- [SUPPLIED MATERIAL]

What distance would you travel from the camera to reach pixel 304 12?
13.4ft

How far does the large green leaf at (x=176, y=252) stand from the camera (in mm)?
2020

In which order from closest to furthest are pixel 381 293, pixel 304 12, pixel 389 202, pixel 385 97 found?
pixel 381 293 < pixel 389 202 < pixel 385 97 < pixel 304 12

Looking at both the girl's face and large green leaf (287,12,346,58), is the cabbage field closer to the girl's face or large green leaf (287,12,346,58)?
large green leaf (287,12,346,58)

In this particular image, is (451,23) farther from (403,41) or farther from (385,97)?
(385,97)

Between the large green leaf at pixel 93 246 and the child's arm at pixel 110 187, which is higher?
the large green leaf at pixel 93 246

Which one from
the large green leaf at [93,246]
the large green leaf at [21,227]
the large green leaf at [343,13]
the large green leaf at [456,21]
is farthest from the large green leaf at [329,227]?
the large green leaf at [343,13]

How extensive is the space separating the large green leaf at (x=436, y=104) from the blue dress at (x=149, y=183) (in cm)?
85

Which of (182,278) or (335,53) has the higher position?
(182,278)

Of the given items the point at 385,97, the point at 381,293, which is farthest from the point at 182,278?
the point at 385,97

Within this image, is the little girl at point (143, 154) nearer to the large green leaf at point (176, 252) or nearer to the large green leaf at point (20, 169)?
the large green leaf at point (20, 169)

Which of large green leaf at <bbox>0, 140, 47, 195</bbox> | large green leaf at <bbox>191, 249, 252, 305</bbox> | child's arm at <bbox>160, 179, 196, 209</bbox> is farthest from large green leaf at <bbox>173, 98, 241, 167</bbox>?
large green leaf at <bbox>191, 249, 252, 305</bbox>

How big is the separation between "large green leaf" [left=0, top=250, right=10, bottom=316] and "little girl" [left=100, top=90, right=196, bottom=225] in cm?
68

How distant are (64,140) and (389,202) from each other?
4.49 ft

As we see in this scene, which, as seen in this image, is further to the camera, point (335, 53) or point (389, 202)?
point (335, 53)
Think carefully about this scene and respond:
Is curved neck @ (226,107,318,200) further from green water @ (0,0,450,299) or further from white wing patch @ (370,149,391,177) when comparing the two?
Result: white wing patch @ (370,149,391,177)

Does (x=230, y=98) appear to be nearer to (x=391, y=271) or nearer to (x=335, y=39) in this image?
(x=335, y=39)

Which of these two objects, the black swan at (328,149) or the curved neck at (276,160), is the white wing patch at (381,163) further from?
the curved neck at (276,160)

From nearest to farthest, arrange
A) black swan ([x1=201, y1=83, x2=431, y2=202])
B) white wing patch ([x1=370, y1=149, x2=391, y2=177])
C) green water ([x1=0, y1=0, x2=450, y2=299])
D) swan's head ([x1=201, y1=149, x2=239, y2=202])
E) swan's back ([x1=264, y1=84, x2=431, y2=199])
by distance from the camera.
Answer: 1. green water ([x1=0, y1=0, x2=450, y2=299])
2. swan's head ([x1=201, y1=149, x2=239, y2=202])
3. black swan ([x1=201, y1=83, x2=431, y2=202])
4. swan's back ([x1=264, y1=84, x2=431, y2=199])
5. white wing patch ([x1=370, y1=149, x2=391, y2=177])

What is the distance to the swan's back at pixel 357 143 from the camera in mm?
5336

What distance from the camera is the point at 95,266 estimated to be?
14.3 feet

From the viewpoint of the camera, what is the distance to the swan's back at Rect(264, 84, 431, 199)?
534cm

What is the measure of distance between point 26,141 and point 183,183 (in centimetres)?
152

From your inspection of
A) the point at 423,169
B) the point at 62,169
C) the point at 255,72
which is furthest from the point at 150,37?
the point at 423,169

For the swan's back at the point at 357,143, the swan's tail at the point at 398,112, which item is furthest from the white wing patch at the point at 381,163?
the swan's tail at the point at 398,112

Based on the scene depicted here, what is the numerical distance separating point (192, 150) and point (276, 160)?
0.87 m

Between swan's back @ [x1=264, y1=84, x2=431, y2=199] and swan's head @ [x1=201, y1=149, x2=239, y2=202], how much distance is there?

- [EXERCISE AIM] Rewrite the entries above, replacing "child's arm" with "girl's arm" wherever it occurs and leaving everything else unchanged.

- [RESULT FOR THIS TASK]
What distance would you travel from the camera to reach pixel 304 12?
13.4ft

How far does the large green leaf at (x=176, y=252) stand from the camera (in mm)?
2020

In which order from closest to furthest are pixel 381 293, pixel 304 12, pixel 389 202, pixel 385 97 found?
pixel 381 293 < pixel 389 202 < pixel 385 97 < pixel 304 12

Looking at both the girl's face and large green leaf (287,12,346,58), is the cabbage field closer to the girl's face or large green leaf (287,12,346,58)?
large green leaf (287,12,346,58)

In this particular image, is (451,23) farther from (403,41) or farther from (385,97)?
(385,97)

Between the large green leaf at pixel 93 246 and the girl's arm at pixel 110 187, which is higher?
the large green leaf at pixel 93 246

Which one from
the large green leaf at [93,246]
the large green leaf at [21,227]
the large green leaf at [343,13]
the large green leaf at [456,21]
is farthest from the large green leaf at [329,227]?
the large green leaf at [343,13]

How extensive is the space separating the large green leaf at (x=436, y=104) from the blue dress at (x=149, y=183) (in cm)?
85

Which of (182,278) or (335,53) has the higher position?
(182,278)

Of the given items the point at 385,97, the point at 381,293, which is farthest from the point at 182,278?
the point at 385,97

Within this image, is the little girl at point (143, 154) nearer to the large green leaf at point (176, 252) or nearer to the large green leaf at point (20, 169)?
the large green leaf at point (20, 169)

Which of large green leaf at <bbox>0, 140, 47, 195</bbox> | large green leaf at <bbox>191, 249, 252, 305</bbox> | girl's arm at <bbox>160, 179, 196, 209</bbox> is farthest from large green leaf at <bbox>173, 98, 241, 167</bbox>?
large green leaf at <bbox>191, 249, 252, 305</bbox>

How big is the separation between "large green leaf" [left=0, top=250, right=10, bottom=316] and "little girl" [left=100, top=90, right=196, bottom=225] in cm?
68

How distant are (64,140) and (389,202) from each other?
4.49 ft

As we see in this scene, which, as seen in this image, is further to the camera, point (335, 53) or point (389, 202)?
point (335, 53)
Think carefully about this scene and respond:
Is curved neck @ (226,107,318,200) further from green water @ (0,0,450,299) or further from white wing patch @ (370,149,391,177) when comparing the two?
Result: white wing patch @ (370,149,391,177)

Does (x=230, y=98) appear to be nearer to (x=391, y=271) or nearer to (x=335, y=39) in this image?
(x=335, y=39)

Which of these two objects, the black swan at (328,149) or the curved neck at (276,160), is the white wing patch at (381,163) further from?
the curved neck at (276,160)

From nearest to farthest, arrange
A) black swan ([x1=201, y1=83, x2=431, y2=202])
B) white wing patch ([x1=370, y1=149, x2=391, y2=177])
C) green water ([x1=0, y1=0, x2=450, y2=299])
D) swan's head ([x1=201, y1=149, x2=239, y2=202])
E) swan's back ([x1=264, y1=84, x2=431, y2=199])
by distance from the camera.
Answer: 1. green water ([x1=0, y1=0, x2=450, y2=299])
2. swan's head ([x1=201, y1=149, x2=239, y2=202])
3. black swan ([x1=201, y1=83, x2=431, y2=202])
4. swan's back ([x1=264, y1=84, x2=431, y2=199])
5. white wing patch ([x1=370, y1=149, x2=391, y2=177])

What is the distance to the swan's back at pixel 357 143 from the camera in mm?
5336

What distance from the camera is the point at 95,266 estimated to be?
14.3 feet

From the viewpoint of the camera, what is the distance to the swan's back at Rect(264, 84, 431, 199)?
534cm

What is the measure of distance between point 26,141 and point 183,183 (in centimetres)?
152

From your inspection of
A) the point at 423,169
B) the point at 62,169
C) the point at 255,72
which is furthest from the point at 150,37?
the point at 423,169

For the swan's back at the point at 357,143, the swan's tail at the point at 398,112, which item is furthest from the white wing patch at the point at 381,163?
the swan's tail at the point at 398,112

Based on the scene depicted here, what is the numerical distance separating point (192, 150) and point (276, 160)?
0.87 m

Between swan's back @ [x1=264, y1=84, x2=431, y2=199] and swan's head @ [x1=201, y1=149, x2=239, y2=202], how much distance is there?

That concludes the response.